Lab 3: Private training (the defense)
Topic: DP-SGD, privacy accountants
Deliverable: Jupyter notebook
- Task A (The Accountant): Calculate the
noise_multiplier for a target $(\epsilon, \delta)$ and epoch count.
- Task B (Defense): Fine-tune the mini-GPT using Opacus.
- Task C (The Audit): Run your Lab 1 attack against your Lab 3 model. (Reference implementation provided).
- Task D (Iteration gap - performance competition):
- Challenge: DP-SGD is highly sensitive to hyperparameters.
- Goal: Achieve the highest possible validation accuracy for $\epsilon=3.0$.
- Iteration: Iterate to tune learning rate, batch size, and max grad norm.
- Task E (Debug Challenge): Identify the privacy leakage in a provided DP-SGD training loop.
- Analysis: Compare the “Loss Landscapes” of non-private vs. private training.

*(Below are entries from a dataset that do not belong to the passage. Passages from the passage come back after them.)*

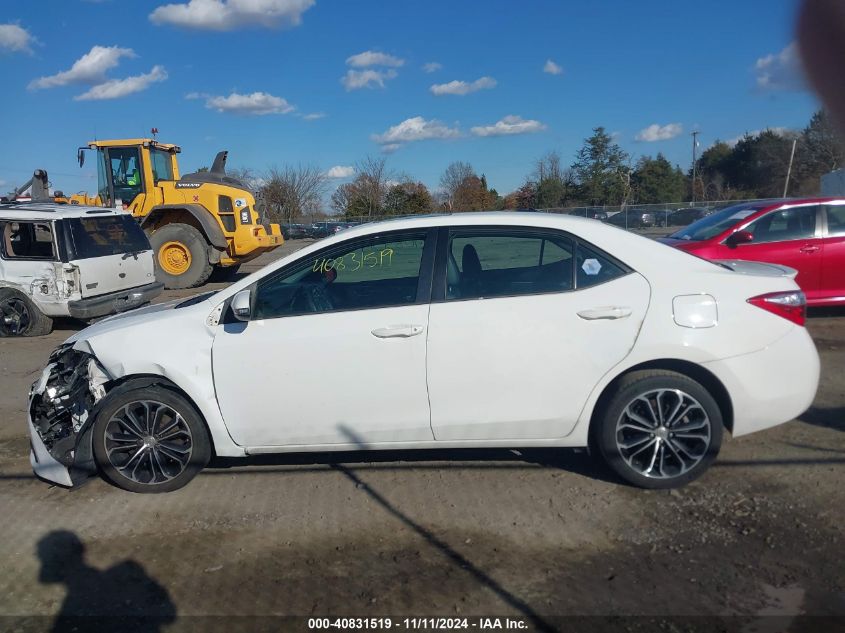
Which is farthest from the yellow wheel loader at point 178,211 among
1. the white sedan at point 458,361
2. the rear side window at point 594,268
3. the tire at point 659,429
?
the tire at point 659,429

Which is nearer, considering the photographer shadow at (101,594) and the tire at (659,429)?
the photographer shadow at (101,594)

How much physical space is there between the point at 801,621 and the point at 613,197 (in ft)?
123

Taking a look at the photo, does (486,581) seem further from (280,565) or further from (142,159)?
(142,159)

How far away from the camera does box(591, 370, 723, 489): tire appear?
4238 millimetres

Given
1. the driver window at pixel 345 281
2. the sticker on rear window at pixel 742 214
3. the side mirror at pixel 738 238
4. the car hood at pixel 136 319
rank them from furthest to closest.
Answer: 1. the sticker on rear window at pixel 742 214
2. the side mirror at pixel 738 238
3. the car hood at pixel 136 319
4. the driver window at pixel 345 281

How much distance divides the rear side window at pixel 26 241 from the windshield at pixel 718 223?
28.9 ft

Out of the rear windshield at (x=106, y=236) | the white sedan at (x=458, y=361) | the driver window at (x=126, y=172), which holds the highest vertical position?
the driver window at (x=126, y=172)

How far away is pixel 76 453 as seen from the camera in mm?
4535

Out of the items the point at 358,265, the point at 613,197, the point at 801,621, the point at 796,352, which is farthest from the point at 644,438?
the point at 613,197

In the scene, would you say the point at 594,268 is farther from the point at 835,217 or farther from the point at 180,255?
the point at 180,255

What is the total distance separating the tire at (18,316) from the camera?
10125mm

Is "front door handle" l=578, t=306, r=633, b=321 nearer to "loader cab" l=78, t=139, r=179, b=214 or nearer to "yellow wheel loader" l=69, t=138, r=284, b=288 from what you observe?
"yellow wheel loader" l=69, t=138, r=284, b=288

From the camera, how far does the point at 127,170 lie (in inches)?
625

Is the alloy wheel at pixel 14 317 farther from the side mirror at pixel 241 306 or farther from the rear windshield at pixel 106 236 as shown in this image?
the side mirror at pixel 241 306
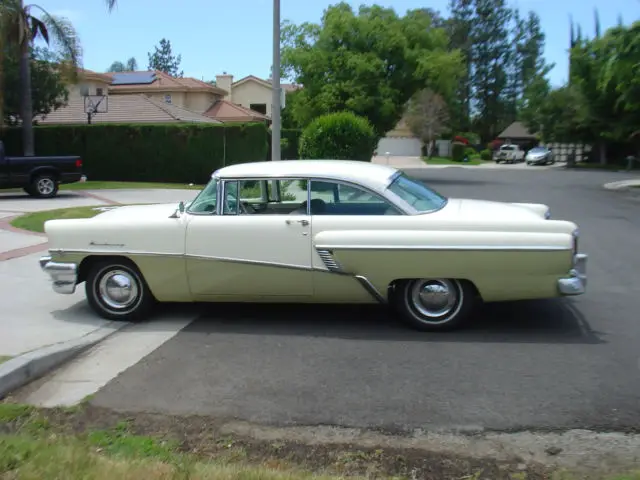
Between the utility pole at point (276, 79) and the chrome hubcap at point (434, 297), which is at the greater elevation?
the utility pole at point (276, 79)

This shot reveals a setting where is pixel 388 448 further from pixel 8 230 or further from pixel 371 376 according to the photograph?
pixel 8 230

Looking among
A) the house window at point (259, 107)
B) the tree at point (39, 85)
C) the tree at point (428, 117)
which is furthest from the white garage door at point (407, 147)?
the tree at point (39, 85)

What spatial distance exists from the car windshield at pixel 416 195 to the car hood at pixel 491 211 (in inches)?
4.5

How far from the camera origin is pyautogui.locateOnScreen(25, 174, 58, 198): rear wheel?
19.8 m

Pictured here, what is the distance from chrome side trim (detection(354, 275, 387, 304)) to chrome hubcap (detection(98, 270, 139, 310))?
7.08 ft

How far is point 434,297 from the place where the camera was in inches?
242

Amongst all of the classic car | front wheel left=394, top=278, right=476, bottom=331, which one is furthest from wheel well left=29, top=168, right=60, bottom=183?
front wheel left=394, top=278, right=476, bottom=331

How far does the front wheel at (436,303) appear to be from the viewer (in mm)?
6113

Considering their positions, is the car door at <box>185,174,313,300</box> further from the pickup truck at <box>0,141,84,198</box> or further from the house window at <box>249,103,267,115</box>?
the house window at <box>249,103,267,115</box>

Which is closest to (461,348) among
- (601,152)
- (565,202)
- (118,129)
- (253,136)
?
(565,202)

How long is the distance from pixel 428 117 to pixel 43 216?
58684mm

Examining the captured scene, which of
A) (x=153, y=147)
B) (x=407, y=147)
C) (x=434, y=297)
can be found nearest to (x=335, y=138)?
(x=153, y=147)

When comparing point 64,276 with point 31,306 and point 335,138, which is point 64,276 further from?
point 335,138

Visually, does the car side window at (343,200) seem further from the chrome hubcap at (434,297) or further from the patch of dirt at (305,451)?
the patch of dirt at (305,451)
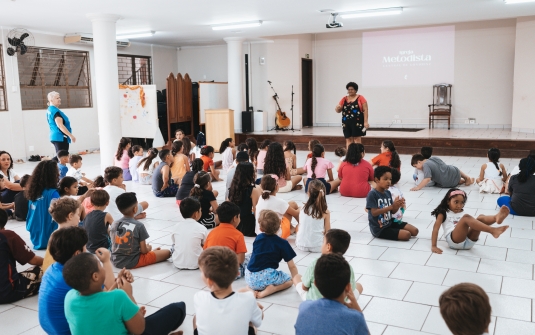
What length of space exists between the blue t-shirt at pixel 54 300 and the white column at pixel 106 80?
6449 mm

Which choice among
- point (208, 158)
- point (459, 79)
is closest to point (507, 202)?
point (208, 158)

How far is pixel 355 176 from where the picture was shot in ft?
21.2

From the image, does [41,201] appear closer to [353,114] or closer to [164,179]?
[164,179]

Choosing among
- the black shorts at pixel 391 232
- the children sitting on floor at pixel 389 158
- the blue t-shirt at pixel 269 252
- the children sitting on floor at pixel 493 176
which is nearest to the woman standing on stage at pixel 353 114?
the children sitting on floor at pixel 389 158

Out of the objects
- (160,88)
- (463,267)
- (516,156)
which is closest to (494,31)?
(516,156)

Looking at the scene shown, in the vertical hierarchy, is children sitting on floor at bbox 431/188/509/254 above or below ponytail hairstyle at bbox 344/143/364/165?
below

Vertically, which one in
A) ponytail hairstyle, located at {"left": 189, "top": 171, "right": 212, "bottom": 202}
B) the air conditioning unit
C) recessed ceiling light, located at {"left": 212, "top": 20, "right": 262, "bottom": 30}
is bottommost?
ponytail hairstyle, located at {"left": 189, "top": 171, "right": 212, "bottom": 202}

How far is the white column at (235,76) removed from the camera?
1277 centimetres

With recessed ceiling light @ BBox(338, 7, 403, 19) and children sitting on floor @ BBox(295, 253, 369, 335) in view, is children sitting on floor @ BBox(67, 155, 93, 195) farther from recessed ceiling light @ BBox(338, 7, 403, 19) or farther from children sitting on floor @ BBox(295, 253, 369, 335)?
recessed ceiling light @ BBox(338, 7, 403, 19)

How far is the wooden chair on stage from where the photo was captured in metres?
12.5

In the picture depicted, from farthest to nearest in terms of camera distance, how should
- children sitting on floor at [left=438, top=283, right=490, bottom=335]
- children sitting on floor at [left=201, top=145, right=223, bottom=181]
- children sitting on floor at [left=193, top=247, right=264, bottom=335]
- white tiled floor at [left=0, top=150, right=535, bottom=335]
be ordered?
children sitting on floor at [left=201, top=145, right=223, bottom=181], white tiled floor at [left=0, top=150, right=535, bottom=335], children sitting on floor at [left=193, top=247, right=264, bottom=335], children sitting on floor at [left=438, top=283, right=490, bottom=335]

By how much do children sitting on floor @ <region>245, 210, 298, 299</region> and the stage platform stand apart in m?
7.87

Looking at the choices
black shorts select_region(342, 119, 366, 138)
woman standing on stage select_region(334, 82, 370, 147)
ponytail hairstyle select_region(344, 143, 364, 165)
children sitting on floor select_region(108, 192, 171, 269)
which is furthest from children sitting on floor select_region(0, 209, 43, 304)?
black shorts select_region(342, 119, 366, 138)

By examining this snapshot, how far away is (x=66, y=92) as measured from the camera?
1137 centimetres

Lab 4: Secure multi-party computation (MPC)
Topic: Secure inference, arithmetic secret sharing
Deliverable: Jupyter notebook
- Task A (Warmup): Implement a private linear layer ($Y = XW + B$) using Crypten.
- Task B (Iteration gap - the softmax bottleneck):
- Challenge: Exact softmax is slow/unstable in MPC.
- Optimization: Design and test different Polynomial Approximations (e.g., $x^2+x$, Taylor series) for the attention mechanism.
- Task C (Performance): Measure the latency and communication overhead of a full Transformer block in MPC.
- Task D (Debug Challenge): Find the security flaw in a naive secret sharing implementation.
- Analysis: Discuss the “Non-Linearity Tax” – why are LLMs specifically hard to run in MPC compared to CNNs?
Technical setup and infrastructure
- Model: A 5-10M parameter GPT-2 style model (provided in
utils/model.py).
- Dataset: TinyStories.
- Codebase: Use the provided skeletons in the
labs/ directory.
2. Compute resources
- Recommended: Google Colab (Free Tier).
- Local: Requires PyTorch + Opacus + Crypten.